その内容とは産業・組織心理学の分野で、「活き活きと働くために役立つ心理学」という講義で、私にとっては普段の働き方になぞらえて考える良い機会となりました。

日頃のミーティング等では、周囲から無知・無能だと思われないか、ネガティブな発言ととられないかと身構えてしまったり、言いたいことを率直に言えなかったり、そもそも参加意識・目的意識があまり高くない…などなどと、内心感じている方も少なくないのではないでしょうか。

そんな中、業務においてチームの一体感を高めるには、どうすればよいのかを考えてみたいと思います。

まず、チーム力を高めるためには、「心理的安全性」がとても重要です。

「心理的安全性」とは、チームにおいて、他のメンバーが自分が発言することを恥じたり、拒絶したり、罰を与えるようなことを互いにしないという確信を持っている状態であり、チームは対人リスクをとるのに「安全な場所である」という信念が、メンバー間で共有された状態のことです。

ミーティング等で上長や同僚の目を気にせず、言いたいこと・言うべきことを率直に言える状態のこと。

また、「心理的安全性」は、単なる個人間の信頼関係やその総和ではなく、集団になった時にしか生まれない雰囲気であって、そうかと言って、決して“仲良し職場”ではなく、どちらかと言えば、「率直に言うべきことを言い合える“厳しい組織”」です。

もう1つ重要なのは、「目的達成への意識を共有すること」であり、1人1人がチームの目的を理解して責任を持つことです。

このどちらかが欠けたり、過剰でもうまく機能しないように思います。

心理的安全性が低く、目的達成への意識(責任)も低いと、チームは無関心の状態に陥ります。
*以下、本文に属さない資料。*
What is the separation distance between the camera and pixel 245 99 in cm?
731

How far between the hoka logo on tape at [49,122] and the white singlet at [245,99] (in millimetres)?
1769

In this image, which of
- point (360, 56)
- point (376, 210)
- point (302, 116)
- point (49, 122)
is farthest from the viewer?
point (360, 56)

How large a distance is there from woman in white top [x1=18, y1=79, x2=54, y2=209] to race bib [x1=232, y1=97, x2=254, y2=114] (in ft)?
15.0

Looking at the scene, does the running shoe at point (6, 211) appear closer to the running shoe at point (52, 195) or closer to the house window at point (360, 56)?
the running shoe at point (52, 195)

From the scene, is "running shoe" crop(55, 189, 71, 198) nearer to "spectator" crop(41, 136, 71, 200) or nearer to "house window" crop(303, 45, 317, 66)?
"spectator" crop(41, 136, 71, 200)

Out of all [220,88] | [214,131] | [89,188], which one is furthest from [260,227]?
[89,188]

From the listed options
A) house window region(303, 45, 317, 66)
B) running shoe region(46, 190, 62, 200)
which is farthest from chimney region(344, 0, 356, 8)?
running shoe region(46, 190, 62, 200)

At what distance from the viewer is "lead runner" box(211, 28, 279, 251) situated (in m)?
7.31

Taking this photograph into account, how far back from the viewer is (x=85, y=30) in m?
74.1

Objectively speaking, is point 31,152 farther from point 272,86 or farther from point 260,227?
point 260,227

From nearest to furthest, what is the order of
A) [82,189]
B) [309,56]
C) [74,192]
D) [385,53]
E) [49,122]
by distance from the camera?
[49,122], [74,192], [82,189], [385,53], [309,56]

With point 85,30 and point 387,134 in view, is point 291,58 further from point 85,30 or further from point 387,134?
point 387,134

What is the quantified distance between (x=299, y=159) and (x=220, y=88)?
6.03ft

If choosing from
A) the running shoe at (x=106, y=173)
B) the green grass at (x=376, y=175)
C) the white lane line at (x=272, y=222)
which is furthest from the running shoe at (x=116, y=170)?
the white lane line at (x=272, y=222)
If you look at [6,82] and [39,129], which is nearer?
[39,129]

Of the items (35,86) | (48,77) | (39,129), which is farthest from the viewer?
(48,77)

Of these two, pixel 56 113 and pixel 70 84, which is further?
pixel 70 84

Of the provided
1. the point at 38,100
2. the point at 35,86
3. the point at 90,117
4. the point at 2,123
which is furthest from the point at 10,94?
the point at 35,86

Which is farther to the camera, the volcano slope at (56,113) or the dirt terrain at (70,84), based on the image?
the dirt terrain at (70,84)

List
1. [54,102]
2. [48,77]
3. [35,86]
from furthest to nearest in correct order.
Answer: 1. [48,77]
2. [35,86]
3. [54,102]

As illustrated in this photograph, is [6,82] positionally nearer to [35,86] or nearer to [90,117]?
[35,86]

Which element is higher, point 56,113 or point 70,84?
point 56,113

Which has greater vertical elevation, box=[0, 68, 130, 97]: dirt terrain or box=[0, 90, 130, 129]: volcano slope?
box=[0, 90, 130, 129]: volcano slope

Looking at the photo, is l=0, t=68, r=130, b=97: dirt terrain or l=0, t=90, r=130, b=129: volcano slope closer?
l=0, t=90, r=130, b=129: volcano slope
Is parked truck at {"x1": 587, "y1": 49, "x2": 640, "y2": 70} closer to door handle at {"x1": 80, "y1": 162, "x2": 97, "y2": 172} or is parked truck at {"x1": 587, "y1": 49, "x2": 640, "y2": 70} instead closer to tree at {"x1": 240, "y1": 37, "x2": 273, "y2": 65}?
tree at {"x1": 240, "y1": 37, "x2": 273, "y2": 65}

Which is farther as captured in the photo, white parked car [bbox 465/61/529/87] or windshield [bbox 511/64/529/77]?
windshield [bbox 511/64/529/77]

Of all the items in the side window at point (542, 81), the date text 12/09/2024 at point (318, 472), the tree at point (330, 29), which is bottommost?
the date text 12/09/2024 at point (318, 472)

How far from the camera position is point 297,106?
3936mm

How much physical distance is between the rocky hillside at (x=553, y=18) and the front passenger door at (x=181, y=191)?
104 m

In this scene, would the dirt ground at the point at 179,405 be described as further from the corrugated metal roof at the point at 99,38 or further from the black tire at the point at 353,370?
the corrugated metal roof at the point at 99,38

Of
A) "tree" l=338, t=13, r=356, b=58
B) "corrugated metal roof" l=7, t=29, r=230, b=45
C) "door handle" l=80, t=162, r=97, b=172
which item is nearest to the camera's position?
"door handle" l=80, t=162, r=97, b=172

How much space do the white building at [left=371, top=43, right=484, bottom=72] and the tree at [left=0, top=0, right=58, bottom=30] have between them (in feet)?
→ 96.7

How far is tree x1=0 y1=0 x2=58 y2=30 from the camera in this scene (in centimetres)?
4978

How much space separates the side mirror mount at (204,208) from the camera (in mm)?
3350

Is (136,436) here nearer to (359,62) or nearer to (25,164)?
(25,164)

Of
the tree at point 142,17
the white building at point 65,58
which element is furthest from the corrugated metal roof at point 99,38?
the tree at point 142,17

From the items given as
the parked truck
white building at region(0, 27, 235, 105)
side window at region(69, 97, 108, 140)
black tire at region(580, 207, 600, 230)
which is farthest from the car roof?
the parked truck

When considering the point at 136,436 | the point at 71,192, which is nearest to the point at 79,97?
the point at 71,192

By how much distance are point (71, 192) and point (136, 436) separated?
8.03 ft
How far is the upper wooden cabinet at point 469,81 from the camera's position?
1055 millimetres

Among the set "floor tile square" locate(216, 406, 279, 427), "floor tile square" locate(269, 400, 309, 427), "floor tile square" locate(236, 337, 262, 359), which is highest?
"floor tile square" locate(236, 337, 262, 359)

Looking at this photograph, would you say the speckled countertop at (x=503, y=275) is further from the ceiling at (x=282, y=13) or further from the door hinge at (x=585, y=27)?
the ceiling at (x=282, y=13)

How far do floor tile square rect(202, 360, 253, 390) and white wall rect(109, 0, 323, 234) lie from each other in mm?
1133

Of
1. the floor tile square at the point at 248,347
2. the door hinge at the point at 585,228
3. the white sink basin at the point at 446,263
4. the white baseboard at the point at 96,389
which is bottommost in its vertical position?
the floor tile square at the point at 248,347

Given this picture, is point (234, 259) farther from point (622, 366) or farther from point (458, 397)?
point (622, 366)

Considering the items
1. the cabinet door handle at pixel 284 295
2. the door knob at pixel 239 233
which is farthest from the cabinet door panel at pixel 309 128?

「何か意見はありますか?」という問いかけに対しても「特にありません。(私には関係ないし・・・)」となってしまいます。

心理的安全性が高くても責任が低ければ、そこは快適な空間かもしれませんが、「これはできません。」「そうか、それじゃ、仕方ないね(本当はやってもらいたいけど・・・)」となり、物事は前に進まず。また反対に、責任が高くても心理的安全性が低ければ、「期日までにできますか?」「大丈夫です!頑張ります!(本当は難しいけど、言えないな・・・)」という不安な状況になってしまいます。
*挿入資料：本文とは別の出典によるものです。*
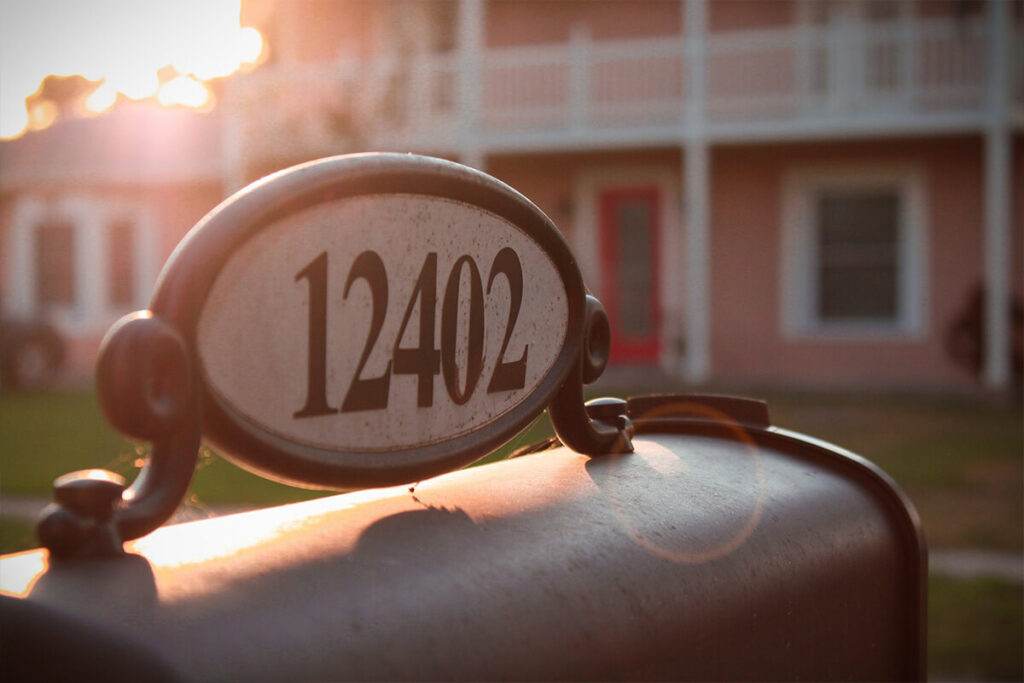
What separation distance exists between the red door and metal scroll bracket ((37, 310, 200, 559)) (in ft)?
40.6

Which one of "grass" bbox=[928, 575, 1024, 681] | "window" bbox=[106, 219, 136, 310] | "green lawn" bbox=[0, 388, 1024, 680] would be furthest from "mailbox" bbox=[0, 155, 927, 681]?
"window" bbox=[106, 219, 136, 310]

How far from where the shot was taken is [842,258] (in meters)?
12.6

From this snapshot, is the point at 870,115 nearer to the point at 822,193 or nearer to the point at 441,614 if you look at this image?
the point at 822,193

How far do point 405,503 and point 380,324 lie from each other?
0.14 m

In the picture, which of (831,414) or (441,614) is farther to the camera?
(831,414)

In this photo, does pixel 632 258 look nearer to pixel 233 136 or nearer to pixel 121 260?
pixel 233 136

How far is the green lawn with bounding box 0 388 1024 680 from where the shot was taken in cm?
367

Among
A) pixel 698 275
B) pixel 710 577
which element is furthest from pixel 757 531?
pixel 698 275

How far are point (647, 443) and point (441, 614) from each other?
52 cm

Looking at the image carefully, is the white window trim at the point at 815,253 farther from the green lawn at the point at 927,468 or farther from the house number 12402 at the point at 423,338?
the house number 12402 at the point at 423,338

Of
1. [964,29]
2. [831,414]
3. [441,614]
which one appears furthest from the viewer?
[964,29]

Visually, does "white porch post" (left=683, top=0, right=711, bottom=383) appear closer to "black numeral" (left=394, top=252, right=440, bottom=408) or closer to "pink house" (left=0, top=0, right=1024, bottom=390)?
→ "pink house" (left=0, top=0, right=1024, bottom=390)

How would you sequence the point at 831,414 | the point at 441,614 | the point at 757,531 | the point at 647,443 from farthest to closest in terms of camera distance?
1. the point at 831,414
2. the point at 647,443
3. the point at 757,531
4. the point at 441,614

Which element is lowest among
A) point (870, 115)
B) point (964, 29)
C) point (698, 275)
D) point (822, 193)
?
point (698, 275)
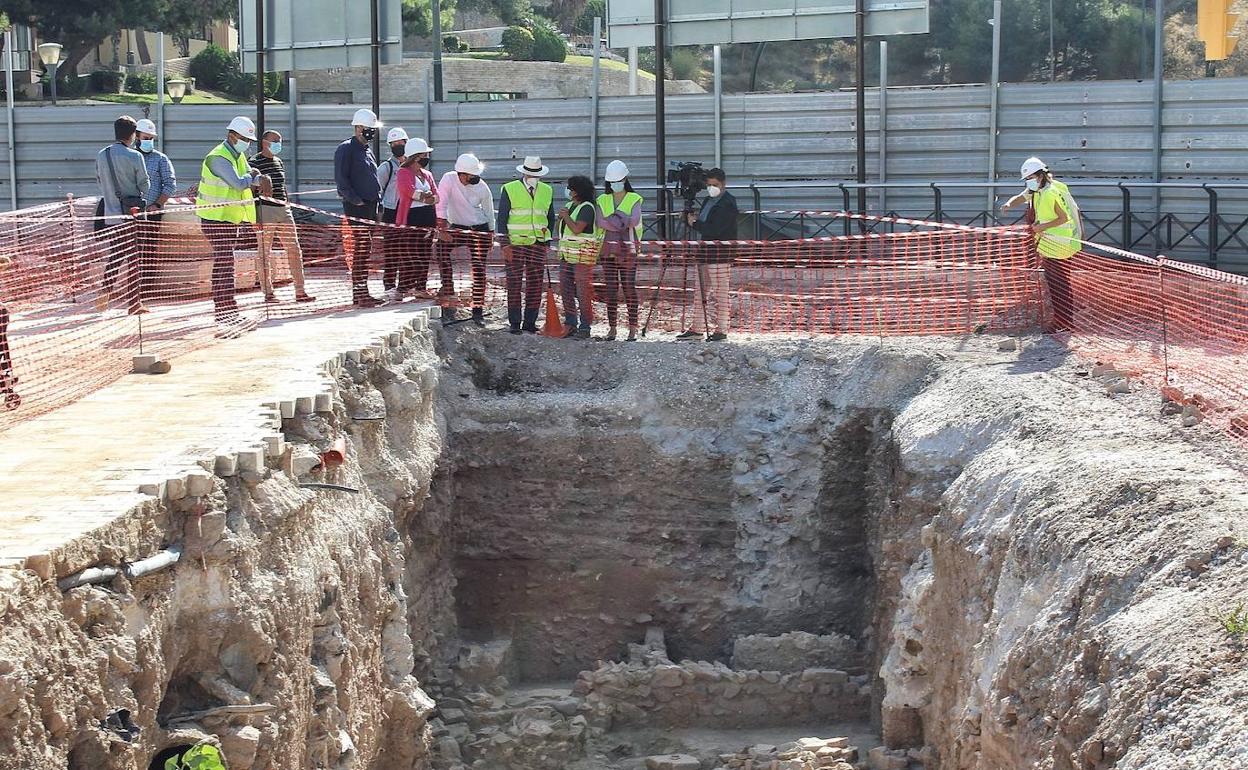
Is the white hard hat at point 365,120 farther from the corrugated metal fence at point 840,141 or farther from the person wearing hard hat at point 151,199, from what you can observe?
the corrugated metal fence at point 840,141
そして心理的安全性と目的達成への意識(責任)の両方が高い状態があるべき姿であり、そこでは、「私はA案がいいと思うんですが・・・」「私はB案がいいと思います!」「A案のメリットは○○、B案のメリットは△△で・・・」と自由闊達に意見が交わされていきます。

そうした職場の雰囲気作りは一般には一定の時間を要しますし、人の心理状態に関わることなので並大抵のことではないかもしれません。メンバーとしては、周囲に目を向けられる、主体的に考えて行動できるような「心のゆとり」が大切だと思います。またメンバーが心のゆとりを持てるように、メンバー間で互いの行動や思考を尊重できたり、理解し合えるような、情報の共有やコミュニケーション等の仕組み作りが必要だと思います。

◆プロフィール
田中雅啓 ホームケア土屋 北海道

1969年、埼玉県生まれ
顧客創造部(北海道ブロック常駐)
大学卒業後、就職をきっかけに北海道札幌市に移る。
主に銀行マンとして、転勤先の釧路や川崎、中国・上海を除くと、札幌での暮らしが生まれ育った川越より長くなりつつある。